An excellent video. Harley does a great job discussing the place of measurements in recording, design, and playback. I am a trained scientist and worked as a electro / mechanical design engineer. I quickly realized principles and specs would get you in the ball park… but quickly needed to be abandoned and experiment with materials to get the preferred outcome. Just like I have heard high end audio designers say… these resisters sound like this, these capacitors sound warmer…etc… and they go on to craft a natural realistic sound and leave the specs take care of themselves. I guess, that was one of the first lessons I learned after buying some amp with incredible peak watts per channel and sounded terrible.

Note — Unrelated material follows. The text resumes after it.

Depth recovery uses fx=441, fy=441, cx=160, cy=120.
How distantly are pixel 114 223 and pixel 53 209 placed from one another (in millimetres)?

A real basic principle of high audio… glance at the specs…. Then listen, listen, listen.

 

Well, if we ever hope to hear recordings as their creators devised them, yes, of course they do matter.

Otherwise we risk forever going around in the audio circle of confusion that Sean Olive and Floyd Toole have spoken about.

 

Whatever you or I decide to sonically do with that recording afterwards is entirely up to us, our ears, our system and our room.

They matter a lot to some people and matter not a jot to others (like me) - it's all good.... 

Measurements matter in correlating what we think we hear with what we do hear with what we desire to hear.

Psycho-acoustics is incomplete as is the science of understanding human hearing is also incomplete. How that all ties to ’not fully understood psychology’ is also an incomplete subject.

I strongly believe in the use of both measurement and listening tests.

Eg, that we can erase and do erase..the noise and constant of interference in our human eyes. We editorialize as a form of discernment. That ’editorialization’... is a subconsciously controlled variable.

We do this In each and every single fraction of a second of using our eyes. (veinous structures in our eyes are easily visible but are removed from our ’view’ through our eyes, by the eye/brain mechanism)

Or in the sensations in our bodies.

Or with our hearing, where we editorialize and remove noise out of the noise floor and remove noise that protrudes above that noise floor. We have subconsciously variable complex filters for our hearing, on an individual capacity level, via learning and inherent individualized capacities - as a pairing.

Hold your eyes completely still and open for about maybe a minute, your eyes will ’grey out’ all that you see. This is because the mechanism of eye and brain is designed to remove/separate the noise floor from the signal. Where your eye says that the things that do not move, are background noise and part of the eye - and not part of what you are trying to see.

There is no ’cart-blanche’ of saying, ’don’t trust your hearing at all" and trust ONLY audio measurement. Such a pronouncement is a fools game, the kind of hard decision made by the illiterate.

People do that, when they reach their cognitive limits, they go all hard and black & white, on/off, yes/no.

It’s a human animal thing, it’s about self protection in the face of dangerous unknowns. The mind, not knowing the direction or truth of a given matter.... is overruled by the body and goes to ground. It’s also a way of finding the edges of people’s cognitive package. You know their limits when you see it as they advertise it loudly - all over the place.

This is my cognitive package’s edge and limits! I will go no further! You are all wrong!

Don’t trust your hearing! charlatans! Fooling yourselves!

(I have my limits as well, we all have them, I’m not somehow exempting myself - I’m not claiming any superiority, here)

The deal is that human hearing is a terrific, highly capable measurement package. Where understanding how it works and what it’s limits are, is key.

Importantly, hearing is as variable in individuals as IQ and cognitive capacities are, and is connected to cognitive capacities in the given individual. Thus, it cannot be nailed down into being some sort of hard number tha is relevant to all scenarios for all people. Not possible.